Trustee Edward Steve said he is launching a men-focused outreach effort in Dolton to engage residents outside of election cycles and to address mental-health needs.
Steve told attendees that traditional outreach—‘we call on your phone…We in your mailbox’—often happens only near elections and that he wants to do more year-round. “I told myself this term it gotta be more. I gotta see people not at election time,” he said, describing a decision to meet people in community settings rather than only during campaigns.
The move followed a blunt assessment Steve attributed to a local pastor. He said he called Pastor Fleschkin to check in and that the pastor responded, “I don't see nothing,” which Steve described as a catalyst for action. Steve said organizers want elected officials, police and community members to work together to make the community more livable.

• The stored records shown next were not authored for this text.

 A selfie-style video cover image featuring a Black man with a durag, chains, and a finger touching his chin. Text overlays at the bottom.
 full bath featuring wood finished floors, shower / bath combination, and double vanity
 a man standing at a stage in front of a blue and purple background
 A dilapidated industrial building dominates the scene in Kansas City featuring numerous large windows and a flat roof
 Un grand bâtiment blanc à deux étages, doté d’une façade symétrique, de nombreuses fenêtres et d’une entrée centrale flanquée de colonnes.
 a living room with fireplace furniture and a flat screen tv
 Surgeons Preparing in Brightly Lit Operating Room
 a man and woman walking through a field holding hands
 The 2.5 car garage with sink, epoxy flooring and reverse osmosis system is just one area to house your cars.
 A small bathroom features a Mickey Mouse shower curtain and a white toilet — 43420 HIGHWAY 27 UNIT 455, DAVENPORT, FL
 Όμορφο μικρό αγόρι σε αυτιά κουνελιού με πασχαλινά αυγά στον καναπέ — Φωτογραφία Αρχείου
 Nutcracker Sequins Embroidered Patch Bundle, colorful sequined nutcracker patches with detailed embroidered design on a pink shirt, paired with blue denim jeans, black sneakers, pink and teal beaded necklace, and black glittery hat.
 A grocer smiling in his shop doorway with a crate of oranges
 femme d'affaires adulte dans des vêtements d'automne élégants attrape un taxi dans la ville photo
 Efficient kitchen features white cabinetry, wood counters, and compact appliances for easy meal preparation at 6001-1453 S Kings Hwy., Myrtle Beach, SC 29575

Citing a recent men's-only meeting at a mosque, Steve said, “we need to do something in Dalton,” and framed the new sessions as community-led and self-sufficient: “We don't have to depend on nobody else but ourself.”
Steve introduced Renee Stockton, identified in the transcript as “my therapist,” and asked her to speak briefly at the meeting about “the importance of mental health.” He also said he planned to ask Pastor Fleschkin to close the event with “a good word of inspiration.”
No formal vote or ordinance was proposed at this meeting; Steve presented the initiative as a community action and invitation to local partners. The next step indicated in the discussion was for Stockton to speak at the session and for organizers to proceed with the planned event.